■ **Source text**:
------------------------------------

Lightning strikes are a major climate-related threat to India, resulting in severe human injuries as well as regular damages to the power transmission network and renewable energy infrastructure. This research aims to introduce the concept of an AI-based lightning strike prediction and mitigation system with the integration of polymers for making climate-resilient energy infrastructure. Multidata are collected based on satellite images, climate variables, as well as surface-based sensing modules, and are further processed with machine learning algorithms such as the Random Forest approach, Convolutional Neural Network models, and Long Short-Term Memory network models for accurate spatial-temporal predictions of lightning strikes. One of the primary contributions of this research work is the adaptation of advanced polymer and composite materials. Conductive polymers and polymer nanocomposites are proposed to be identified and analyzed for developing lightweight lightning sensors and protectors. The increased electronic conductivity and dielectric strength of these materials enable their effective use in smart grid applications. The development of AI-based predictive systems and the adaptation of advanced polymer and composite technologies and materials can improve lightning warning systems and create smart and reliable energy systems in India. The development of advanced AI-based predictive systems provides an increased degree of accuracy and reliability. The increased accuracy of AI-based systems reduces the reliance on manual calculations.

------------------------------------

■ **Directions**:
A) According to the text on lightning prediction, which two properties of conductive polymers and polymer nanocomposites enable their effective use in smart grid applications?
B) State whether each statement agrees with the text on lightning prediction, giving yes or no and quoting the deciding words: (i) The data are drawn from satellite images, climate variables, and surface-based sensing modules. (ii) The polymer materials are proposed for building heavy lightning protectors. (iii) AI-based systems increase the reliance on manual calculations.
C) Write the next part of the text on lightning prediction, starting right after its last sentence.
The lines that follow have no connection to the text on lightning prediction.

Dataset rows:

------------------------------------

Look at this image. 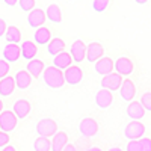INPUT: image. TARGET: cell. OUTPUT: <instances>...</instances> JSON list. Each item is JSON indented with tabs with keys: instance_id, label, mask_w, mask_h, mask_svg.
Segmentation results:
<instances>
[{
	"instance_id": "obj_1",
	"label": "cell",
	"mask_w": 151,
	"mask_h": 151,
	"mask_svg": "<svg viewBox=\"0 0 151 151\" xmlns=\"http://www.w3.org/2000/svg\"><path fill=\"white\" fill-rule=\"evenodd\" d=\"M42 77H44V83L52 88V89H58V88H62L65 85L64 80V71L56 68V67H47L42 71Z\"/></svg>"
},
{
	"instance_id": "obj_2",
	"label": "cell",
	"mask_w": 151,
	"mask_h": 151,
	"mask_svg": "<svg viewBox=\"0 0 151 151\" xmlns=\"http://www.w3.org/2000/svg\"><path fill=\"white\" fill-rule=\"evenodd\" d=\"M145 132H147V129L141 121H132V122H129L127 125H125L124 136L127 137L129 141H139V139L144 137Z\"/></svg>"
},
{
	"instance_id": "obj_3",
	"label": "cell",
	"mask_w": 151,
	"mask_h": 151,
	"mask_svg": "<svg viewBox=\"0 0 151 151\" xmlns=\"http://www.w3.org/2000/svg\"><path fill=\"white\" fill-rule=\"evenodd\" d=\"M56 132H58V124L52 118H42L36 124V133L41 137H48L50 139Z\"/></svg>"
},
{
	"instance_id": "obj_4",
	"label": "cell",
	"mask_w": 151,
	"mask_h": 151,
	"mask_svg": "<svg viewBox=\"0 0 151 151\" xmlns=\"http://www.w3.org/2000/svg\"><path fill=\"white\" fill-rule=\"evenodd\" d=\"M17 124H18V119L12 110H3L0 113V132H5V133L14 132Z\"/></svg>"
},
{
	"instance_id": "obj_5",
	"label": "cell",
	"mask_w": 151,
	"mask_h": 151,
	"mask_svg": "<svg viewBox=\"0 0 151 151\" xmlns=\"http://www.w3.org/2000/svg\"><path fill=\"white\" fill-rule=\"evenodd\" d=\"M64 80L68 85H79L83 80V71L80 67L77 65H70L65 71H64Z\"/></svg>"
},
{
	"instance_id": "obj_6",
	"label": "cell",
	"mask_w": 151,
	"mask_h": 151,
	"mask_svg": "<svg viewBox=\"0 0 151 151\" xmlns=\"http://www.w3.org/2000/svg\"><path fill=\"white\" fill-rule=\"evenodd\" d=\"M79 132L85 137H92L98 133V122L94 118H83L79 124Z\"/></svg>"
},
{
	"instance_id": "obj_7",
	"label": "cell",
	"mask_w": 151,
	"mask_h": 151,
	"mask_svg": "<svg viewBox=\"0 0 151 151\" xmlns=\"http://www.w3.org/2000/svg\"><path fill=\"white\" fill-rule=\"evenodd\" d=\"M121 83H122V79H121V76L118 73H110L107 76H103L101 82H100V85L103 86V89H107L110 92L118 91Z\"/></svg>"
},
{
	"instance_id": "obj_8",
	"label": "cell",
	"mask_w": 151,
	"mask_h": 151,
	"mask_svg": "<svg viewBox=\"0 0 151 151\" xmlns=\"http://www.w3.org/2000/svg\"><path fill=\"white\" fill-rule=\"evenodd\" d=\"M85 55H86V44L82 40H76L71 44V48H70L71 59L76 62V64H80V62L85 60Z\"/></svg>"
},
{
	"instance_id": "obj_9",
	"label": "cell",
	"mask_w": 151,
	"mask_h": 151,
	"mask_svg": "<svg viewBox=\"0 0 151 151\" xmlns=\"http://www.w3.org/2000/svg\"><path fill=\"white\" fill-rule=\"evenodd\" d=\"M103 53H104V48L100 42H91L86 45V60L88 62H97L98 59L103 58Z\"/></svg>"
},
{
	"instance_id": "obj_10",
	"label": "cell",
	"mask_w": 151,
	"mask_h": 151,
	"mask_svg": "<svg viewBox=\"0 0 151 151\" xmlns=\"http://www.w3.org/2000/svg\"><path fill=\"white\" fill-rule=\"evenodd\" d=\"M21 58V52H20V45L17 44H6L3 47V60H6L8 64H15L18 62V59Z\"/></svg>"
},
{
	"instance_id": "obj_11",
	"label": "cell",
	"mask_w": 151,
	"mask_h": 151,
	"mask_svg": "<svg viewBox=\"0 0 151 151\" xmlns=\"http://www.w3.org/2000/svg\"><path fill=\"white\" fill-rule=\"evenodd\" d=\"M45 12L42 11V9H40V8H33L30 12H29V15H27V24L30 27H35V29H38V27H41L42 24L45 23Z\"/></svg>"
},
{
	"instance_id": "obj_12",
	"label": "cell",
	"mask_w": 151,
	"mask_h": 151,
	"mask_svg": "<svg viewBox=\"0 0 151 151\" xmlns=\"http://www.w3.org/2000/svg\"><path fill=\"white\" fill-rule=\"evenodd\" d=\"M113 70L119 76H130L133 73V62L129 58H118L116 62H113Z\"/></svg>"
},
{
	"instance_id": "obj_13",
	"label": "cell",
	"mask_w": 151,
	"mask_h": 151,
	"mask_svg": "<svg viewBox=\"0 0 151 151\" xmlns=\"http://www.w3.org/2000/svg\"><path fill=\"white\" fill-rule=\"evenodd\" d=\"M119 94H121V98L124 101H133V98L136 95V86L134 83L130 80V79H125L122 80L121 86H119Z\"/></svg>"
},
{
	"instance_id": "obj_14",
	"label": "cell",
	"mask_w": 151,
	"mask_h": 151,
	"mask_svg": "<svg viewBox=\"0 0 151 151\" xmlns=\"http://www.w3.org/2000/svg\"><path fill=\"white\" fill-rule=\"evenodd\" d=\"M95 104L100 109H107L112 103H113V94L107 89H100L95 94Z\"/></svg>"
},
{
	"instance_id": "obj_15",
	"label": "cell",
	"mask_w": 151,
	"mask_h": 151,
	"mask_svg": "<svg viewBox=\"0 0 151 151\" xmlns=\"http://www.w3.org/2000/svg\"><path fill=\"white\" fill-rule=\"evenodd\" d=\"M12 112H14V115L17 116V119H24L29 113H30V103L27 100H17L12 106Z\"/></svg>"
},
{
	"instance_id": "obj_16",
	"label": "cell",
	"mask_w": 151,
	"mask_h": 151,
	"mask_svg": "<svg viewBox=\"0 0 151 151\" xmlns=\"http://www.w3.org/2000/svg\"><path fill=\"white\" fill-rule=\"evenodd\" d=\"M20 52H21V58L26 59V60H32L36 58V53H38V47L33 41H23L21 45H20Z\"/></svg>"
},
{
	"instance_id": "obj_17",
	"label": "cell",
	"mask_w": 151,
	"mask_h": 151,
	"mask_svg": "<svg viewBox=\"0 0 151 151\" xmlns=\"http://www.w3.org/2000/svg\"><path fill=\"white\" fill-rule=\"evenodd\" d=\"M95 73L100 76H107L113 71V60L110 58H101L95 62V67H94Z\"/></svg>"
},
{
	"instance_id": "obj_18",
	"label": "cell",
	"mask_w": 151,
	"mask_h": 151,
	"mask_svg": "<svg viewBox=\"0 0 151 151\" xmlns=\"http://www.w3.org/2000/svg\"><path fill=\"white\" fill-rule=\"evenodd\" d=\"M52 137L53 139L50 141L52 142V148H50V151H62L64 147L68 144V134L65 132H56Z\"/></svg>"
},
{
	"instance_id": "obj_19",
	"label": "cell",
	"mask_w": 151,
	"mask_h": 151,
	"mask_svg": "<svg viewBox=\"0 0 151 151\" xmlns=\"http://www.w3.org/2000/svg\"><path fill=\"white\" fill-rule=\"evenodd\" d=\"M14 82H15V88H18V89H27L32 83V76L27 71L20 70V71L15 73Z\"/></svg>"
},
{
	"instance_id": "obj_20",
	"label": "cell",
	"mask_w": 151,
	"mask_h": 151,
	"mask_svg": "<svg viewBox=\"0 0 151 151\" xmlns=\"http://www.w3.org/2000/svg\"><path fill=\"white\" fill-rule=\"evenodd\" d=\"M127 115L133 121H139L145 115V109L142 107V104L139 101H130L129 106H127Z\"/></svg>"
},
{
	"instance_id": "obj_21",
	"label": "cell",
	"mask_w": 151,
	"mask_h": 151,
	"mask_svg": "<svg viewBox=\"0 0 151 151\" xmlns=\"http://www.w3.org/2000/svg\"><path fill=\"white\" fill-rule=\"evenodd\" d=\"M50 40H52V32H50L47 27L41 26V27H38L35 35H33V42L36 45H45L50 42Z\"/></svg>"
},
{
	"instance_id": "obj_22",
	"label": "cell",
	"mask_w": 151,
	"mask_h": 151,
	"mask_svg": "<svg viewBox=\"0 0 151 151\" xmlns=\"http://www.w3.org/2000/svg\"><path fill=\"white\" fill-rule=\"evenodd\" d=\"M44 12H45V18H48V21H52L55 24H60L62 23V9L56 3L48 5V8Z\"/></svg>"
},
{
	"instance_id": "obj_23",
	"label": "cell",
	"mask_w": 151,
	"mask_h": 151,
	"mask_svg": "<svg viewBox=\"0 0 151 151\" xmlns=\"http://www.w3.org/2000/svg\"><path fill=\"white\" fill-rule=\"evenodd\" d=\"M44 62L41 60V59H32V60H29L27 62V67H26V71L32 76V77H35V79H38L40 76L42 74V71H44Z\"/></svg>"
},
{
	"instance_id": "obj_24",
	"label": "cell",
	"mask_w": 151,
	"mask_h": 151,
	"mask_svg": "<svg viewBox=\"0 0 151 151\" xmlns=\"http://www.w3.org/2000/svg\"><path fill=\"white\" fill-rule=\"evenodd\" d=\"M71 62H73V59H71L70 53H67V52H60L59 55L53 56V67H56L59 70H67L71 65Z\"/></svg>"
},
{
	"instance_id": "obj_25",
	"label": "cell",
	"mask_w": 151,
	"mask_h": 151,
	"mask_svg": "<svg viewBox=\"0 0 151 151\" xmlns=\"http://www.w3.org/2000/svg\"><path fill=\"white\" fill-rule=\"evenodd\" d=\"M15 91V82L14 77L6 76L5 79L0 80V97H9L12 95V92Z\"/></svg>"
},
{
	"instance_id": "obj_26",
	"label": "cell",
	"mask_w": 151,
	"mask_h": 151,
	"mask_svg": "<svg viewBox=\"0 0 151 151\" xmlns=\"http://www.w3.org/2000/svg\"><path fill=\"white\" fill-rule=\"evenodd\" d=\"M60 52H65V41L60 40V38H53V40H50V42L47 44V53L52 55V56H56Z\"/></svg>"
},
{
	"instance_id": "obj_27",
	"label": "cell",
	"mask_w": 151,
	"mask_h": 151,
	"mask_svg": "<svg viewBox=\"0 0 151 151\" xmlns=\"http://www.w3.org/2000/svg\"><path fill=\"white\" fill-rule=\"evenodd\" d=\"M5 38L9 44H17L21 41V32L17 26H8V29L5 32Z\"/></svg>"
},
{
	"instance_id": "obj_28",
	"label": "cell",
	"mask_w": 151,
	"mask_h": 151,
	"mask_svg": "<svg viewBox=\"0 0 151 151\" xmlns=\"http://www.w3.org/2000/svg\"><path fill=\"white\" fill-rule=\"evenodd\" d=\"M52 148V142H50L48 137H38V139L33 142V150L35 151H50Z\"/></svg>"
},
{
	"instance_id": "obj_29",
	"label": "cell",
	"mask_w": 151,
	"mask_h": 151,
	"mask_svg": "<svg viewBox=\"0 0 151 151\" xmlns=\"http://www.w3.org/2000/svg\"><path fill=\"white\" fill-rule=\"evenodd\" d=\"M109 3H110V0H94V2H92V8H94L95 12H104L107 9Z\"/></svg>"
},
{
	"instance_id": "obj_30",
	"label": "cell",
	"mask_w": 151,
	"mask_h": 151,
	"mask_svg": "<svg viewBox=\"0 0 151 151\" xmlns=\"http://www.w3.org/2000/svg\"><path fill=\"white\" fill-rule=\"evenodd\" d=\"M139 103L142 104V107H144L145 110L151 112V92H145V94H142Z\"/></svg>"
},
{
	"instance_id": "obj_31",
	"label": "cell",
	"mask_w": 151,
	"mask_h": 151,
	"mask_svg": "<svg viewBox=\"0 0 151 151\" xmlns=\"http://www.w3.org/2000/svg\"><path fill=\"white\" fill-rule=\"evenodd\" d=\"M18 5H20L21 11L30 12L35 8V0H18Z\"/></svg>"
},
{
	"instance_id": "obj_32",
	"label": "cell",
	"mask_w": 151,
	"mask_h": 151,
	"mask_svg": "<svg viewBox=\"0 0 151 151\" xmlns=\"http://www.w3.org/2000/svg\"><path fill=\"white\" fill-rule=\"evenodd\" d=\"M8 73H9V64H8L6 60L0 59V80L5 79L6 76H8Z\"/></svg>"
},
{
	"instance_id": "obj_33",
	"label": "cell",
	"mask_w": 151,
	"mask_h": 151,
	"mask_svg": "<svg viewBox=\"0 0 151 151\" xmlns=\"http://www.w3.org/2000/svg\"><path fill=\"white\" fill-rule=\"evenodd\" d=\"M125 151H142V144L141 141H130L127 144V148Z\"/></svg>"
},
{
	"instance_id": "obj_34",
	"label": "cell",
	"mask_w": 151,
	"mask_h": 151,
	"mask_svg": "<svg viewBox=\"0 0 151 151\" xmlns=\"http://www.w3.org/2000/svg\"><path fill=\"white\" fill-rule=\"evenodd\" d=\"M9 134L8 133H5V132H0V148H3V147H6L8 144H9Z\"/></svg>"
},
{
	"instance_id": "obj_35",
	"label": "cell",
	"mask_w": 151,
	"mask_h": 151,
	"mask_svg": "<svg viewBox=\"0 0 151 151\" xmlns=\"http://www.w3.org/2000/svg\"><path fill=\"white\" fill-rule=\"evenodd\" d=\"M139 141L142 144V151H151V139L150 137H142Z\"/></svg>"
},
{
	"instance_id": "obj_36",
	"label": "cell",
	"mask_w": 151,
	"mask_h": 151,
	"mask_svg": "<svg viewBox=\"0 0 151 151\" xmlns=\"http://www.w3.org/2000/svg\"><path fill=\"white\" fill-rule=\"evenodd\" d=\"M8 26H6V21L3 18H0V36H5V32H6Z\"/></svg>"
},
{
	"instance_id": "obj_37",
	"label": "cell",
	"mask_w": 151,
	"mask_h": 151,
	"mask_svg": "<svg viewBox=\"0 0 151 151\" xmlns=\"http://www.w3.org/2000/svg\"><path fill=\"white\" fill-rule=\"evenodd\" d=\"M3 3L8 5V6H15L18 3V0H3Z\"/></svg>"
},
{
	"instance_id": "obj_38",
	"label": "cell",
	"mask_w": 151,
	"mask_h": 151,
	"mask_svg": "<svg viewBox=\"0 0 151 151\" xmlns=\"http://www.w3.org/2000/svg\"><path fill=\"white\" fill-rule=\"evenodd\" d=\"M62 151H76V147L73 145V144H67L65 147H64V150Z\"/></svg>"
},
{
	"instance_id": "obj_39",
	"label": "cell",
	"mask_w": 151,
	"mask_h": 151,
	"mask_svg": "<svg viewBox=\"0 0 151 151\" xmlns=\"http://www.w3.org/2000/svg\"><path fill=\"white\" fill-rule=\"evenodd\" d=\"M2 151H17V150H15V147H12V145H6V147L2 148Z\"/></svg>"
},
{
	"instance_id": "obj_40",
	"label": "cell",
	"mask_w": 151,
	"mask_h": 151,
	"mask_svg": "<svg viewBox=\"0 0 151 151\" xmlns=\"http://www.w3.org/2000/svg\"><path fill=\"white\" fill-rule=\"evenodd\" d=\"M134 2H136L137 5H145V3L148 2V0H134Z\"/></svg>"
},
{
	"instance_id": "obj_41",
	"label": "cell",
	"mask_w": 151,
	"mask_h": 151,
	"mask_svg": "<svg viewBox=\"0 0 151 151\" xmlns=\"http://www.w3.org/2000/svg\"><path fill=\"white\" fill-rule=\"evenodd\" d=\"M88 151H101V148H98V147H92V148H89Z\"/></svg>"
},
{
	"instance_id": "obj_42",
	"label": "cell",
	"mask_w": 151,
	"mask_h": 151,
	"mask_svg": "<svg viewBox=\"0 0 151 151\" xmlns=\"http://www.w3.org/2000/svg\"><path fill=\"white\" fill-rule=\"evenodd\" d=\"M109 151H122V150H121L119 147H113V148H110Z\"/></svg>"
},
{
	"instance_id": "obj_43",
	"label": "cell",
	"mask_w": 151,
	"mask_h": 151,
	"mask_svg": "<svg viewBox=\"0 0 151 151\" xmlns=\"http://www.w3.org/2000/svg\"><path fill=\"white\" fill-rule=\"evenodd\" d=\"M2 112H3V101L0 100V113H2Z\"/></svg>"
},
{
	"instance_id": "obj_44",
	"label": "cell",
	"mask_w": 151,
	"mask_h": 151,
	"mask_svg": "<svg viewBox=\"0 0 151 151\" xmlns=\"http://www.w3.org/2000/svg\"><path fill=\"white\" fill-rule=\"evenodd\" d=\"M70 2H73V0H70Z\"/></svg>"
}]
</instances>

------------------------------------

■ **Exercise results**:
A) Their increased electronic conductivity and dielectric strength.

B)
(i) Yes: "Multidata are collected based on satellite images, climate variables, as well as surface-based sensing modules"
(ii) No: "developing lightweight lightning sensors and protectors"
(iii) No: "The increased accuracy of AI-based systems reduces the reliance on manual calculations."

C)
Keywords: Lightning Prediction, Artificial Intelligence, Machine Learning, Conductive Polymers, Smart Materials, Smart grid protection.

How to cite this article:
Kusum Tharani, K. Sudha, Surinder Kaur, Manish Talwar, Neeraj Kumar. AI-Driven Lightning Strike Prediction Using Polymer-Integrated Sensor Platforms for Climate-Resilient Energy Systems in India. Journal of Polymer & Composites. 2026; 14(02):-.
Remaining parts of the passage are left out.